Lotteries are a red herring. In the United States, lotteries are only operated by state government, and are therefore exempt from the laws that businesses must live by.



ImageIt said:


> Frequent shopper programs are an example of a giveaway which requires a specific amount of prior purchase.


Yes, so if the original poster wanted to set up a program where he gave a Playstation or a *car *to *everyone* who bought a certain number of T-shirts, that would be fine. That's not what he's talking about, though.



ImageIt said:


> Contests are another example of a giveaway. For example, i could give a free prize to whoever uploads the best photograph to a web site. In this context, i might request people to upload pictures of themselves wearing one of my shirts. Whichever picture is selected as the best gets the prize. At the end of the year, the best photo of all the winners is given a grand prize. Part of the upload process, i would include a photo release to display the photo and cause the person making the entry to agrees to the rules of the contest.


As I said in my first post, different laws apply to contests that require some kind of skill -- an essay contest for example. That does not mean that there are no legal restrictions on how they can be operated.



ImageIt said:


> What is illegal is to make people believe that they have an even chance to gain a prize, but to distribute the prizes otherwise.


That's true, but that doesn't mean that there are not a whole host of other things that are illegal. The article I linked to explains it pretty well.


----------



## AustinJeff (May 12, 2007)

LYO37 said:


> Are there some things I could do to make the non-customer entries very hard and tedious to complete right from the start? Is there a way to discourage non-customer entries with long, drawn-out forms and such?

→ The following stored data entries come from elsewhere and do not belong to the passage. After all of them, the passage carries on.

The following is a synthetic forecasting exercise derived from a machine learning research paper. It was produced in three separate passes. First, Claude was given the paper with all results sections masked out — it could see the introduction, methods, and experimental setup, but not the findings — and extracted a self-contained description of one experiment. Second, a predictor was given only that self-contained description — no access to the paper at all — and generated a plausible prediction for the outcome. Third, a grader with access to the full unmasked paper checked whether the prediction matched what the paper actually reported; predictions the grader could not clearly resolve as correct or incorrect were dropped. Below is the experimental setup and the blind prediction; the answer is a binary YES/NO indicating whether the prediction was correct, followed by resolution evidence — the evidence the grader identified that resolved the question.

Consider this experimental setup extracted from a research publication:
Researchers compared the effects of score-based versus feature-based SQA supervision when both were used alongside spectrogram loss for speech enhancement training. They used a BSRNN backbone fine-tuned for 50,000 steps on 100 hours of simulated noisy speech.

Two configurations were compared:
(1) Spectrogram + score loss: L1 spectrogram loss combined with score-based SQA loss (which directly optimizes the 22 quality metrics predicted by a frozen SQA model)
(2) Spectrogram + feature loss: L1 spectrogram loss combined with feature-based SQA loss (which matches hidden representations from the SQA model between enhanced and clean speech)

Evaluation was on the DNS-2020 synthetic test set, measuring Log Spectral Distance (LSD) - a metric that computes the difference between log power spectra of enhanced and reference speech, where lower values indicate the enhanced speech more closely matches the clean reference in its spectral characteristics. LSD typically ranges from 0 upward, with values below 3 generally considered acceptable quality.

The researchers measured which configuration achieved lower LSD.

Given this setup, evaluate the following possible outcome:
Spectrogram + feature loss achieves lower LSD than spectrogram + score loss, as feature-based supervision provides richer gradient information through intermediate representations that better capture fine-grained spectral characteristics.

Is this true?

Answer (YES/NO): YES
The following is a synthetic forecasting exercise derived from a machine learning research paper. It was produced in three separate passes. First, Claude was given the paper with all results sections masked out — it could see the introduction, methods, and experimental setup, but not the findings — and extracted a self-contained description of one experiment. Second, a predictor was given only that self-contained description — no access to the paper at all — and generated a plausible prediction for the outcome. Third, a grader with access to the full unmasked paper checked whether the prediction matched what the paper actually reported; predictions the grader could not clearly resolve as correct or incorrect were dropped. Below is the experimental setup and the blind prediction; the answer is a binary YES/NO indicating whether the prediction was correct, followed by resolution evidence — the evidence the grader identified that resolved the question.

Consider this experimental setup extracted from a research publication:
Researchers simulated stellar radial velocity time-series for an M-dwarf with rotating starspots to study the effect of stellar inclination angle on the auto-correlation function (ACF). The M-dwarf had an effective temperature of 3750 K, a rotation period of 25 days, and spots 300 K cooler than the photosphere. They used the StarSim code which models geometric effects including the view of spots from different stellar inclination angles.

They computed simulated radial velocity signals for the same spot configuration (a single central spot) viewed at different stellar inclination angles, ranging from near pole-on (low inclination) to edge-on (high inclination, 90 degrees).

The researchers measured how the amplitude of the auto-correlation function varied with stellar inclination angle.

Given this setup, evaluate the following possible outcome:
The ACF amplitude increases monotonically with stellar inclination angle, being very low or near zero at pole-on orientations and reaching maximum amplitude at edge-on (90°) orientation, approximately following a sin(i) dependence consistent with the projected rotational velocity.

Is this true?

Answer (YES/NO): NO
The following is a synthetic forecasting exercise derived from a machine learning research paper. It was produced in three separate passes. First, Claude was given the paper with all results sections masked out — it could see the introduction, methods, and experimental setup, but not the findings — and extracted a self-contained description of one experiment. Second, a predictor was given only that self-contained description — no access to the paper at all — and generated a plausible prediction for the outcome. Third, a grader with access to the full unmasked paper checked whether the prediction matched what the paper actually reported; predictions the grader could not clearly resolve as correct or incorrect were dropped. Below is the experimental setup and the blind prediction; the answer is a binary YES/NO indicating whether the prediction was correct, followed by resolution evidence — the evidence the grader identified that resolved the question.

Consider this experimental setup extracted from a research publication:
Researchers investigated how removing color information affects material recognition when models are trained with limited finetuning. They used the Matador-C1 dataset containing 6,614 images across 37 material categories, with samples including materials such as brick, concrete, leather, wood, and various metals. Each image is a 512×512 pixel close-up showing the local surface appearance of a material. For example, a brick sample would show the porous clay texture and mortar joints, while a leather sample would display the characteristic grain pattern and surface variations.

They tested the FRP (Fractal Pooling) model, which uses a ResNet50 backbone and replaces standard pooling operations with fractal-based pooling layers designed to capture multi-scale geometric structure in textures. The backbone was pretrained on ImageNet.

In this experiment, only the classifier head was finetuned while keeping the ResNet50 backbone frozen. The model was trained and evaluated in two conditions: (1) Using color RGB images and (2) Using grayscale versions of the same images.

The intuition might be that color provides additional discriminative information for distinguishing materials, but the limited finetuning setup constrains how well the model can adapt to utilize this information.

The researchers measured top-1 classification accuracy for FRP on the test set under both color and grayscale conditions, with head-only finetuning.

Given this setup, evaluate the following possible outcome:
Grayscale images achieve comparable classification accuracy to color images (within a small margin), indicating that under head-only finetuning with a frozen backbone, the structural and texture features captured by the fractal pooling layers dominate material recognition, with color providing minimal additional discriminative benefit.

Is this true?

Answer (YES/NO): NO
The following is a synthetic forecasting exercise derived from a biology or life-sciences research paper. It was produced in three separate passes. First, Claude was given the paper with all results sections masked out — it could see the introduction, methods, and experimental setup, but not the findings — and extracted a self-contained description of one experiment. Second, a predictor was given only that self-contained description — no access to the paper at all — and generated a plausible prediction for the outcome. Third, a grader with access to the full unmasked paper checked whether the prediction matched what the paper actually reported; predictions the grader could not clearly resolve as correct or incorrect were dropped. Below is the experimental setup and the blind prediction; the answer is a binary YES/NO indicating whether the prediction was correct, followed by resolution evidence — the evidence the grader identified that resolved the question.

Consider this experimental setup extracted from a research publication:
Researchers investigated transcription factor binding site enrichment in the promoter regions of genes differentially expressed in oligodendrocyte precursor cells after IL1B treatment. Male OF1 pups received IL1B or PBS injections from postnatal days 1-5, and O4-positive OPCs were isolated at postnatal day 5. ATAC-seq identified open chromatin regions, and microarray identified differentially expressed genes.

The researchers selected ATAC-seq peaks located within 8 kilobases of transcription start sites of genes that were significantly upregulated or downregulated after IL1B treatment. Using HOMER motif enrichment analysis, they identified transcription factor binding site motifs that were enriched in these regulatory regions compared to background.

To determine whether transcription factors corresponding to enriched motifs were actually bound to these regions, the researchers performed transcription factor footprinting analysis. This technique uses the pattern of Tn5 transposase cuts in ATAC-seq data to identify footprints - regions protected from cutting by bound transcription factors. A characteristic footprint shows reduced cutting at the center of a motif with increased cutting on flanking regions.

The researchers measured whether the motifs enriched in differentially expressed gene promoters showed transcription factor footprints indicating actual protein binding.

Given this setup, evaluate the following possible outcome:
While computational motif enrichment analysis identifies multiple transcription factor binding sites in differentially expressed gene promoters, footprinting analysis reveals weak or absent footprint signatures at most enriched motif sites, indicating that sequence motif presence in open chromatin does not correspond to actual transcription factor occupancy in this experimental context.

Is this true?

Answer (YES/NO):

There are. But this is a complicated issue that involves not only federal law, but the law in each of the 50 states. If you are going to try to work the gray area you _really_ need to talk to a lawyer. The fact that some anonymous person on a T-shirt forum told you that it's OK is not going to hold much weight if you get sued.


----------



## hobby (Nov 26, 2007)

Could you send them an email and tell them that on their next order they will receive blah, blah, blah as a lucky customer drawn by random?


----------